• [Task brief]:
Can you lay out the lines of the listing below as a Markdown table with the columns Row and Line, numbering each row and omitting blank lines? Start at the line containing "What is the" and end at the end of the listing.

• [Task material]:
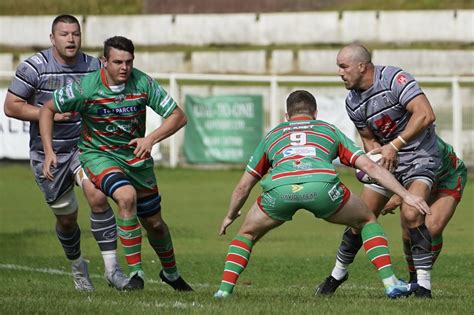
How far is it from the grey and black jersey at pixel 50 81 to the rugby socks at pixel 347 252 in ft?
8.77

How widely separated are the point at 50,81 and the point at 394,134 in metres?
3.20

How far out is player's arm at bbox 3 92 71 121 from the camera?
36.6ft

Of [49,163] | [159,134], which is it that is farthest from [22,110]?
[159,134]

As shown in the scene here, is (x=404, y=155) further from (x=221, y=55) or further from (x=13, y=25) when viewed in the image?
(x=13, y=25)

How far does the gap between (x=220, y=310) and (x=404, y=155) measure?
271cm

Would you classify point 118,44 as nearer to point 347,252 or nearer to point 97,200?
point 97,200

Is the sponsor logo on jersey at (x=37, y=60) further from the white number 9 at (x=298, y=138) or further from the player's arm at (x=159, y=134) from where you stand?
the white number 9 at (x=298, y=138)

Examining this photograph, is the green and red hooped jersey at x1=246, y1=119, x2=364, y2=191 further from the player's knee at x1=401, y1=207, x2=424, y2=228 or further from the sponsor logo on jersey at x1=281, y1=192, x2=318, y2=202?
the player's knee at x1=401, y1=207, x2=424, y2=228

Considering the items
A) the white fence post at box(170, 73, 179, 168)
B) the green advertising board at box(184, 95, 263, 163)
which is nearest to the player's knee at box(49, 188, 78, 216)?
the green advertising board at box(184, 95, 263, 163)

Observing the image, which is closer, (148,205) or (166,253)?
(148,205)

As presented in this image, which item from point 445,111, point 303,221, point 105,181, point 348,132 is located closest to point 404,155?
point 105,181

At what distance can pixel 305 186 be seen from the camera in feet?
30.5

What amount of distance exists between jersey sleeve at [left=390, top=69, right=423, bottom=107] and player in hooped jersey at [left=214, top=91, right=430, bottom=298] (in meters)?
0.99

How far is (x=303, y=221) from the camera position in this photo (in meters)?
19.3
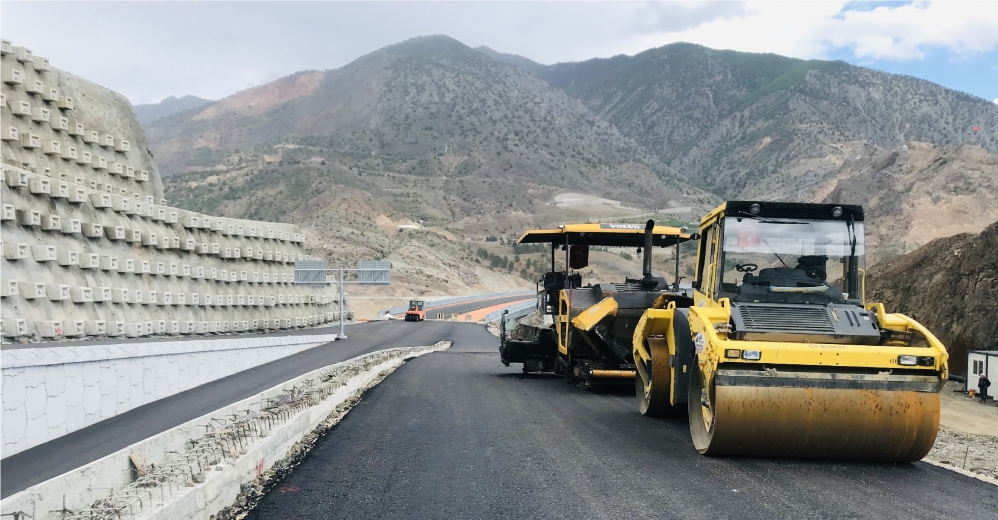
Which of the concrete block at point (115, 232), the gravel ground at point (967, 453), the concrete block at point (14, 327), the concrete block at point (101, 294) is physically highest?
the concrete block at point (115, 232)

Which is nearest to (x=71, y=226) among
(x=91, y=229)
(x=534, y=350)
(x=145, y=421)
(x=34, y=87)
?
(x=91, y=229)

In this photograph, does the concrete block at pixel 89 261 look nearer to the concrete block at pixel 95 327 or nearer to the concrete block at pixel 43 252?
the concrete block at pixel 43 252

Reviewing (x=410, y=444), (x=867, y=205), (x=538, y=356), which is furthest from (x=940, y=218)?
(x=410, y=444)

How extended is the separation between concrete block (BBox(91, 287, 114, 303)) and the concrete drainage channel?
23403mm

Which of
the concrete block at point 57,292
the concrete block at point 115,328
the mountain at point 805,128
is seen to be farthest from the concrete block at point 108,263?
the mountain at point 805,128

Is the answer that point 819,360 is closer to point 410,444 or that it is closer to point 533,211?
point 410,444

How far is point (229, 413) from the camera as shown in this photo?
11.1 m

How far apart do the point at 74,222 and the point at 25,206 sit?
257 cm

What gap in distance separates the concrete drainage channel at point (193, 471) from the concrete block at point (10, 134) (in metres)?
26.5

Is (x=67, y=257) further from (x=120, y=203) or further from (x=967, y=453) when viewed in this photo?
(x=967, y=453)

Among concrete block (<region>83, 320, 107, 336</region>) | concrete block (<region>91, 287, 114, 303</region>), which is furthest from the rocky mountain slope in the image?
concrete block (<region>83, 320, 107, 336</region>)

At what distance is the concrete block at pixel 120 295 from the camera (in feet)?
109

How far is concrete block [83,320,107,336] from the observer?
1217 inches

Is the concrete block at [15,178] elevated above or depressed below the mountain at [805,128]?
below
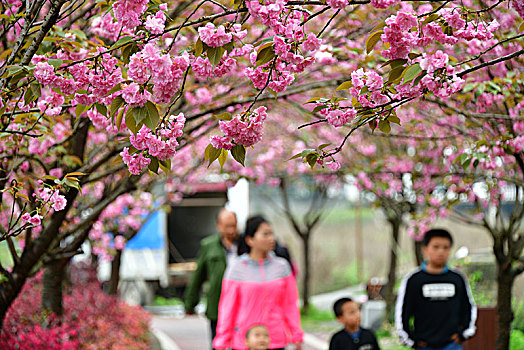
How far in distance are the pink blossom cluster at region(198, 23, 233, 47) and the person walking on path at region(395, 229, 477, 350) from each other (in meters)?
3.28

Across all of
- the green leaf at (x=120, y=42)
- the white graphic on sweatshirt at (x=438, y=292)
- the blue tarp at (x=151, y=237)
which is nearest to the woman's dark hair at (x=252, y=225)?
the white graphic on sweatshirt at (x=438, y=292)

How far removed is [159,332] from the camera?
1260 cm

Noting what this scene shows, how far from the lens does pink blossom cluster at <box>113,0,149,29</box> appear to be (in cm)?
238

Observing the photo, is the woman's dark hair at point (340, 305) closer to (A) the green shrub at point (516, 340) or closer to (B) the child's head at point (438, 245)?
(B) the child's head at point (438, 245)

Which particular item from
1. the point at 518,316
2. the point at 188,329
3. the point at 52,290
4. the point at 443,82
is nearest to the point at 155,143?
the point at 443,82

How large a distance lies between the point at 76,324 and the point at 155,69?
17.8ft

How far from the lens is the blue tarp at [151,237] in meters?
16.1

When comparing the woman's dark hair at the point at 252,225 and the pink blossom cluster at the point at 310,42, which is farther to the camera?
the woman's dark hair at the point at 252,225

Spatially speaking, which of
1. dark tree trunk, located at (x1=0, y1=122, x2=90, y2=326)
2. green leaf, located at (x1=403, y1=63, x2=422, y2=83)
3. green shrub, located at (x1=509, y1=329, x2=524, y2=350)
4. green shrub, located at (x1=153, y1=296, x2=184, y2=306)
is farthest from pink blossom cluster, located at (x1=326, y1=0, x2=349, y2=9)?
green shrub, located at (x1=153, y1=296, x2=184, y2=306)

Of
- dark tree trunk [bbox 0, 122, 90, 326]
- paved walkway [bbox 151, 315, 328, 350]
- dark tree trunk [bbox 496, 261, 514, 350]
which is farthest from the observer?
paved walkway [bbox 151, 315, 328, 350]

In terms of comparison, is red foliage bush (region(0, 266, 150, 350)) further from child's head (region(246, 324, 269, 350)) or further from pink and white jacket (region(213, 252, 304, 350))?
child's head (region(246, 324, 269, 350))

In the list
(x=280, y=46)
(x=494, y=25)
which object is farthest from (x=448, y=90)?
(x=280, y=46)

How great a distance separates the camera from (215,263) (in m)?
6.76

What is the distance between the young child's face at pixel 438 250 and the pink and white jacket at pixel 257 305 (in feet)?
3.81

• [Full response]:
| Row | Line |
|---|---|
| 1 | What is the distance between the young child's face at pixel 438 250 and the pink and white jacket at pixel 257 305 (in feet)? |
| 2 | 3.81 |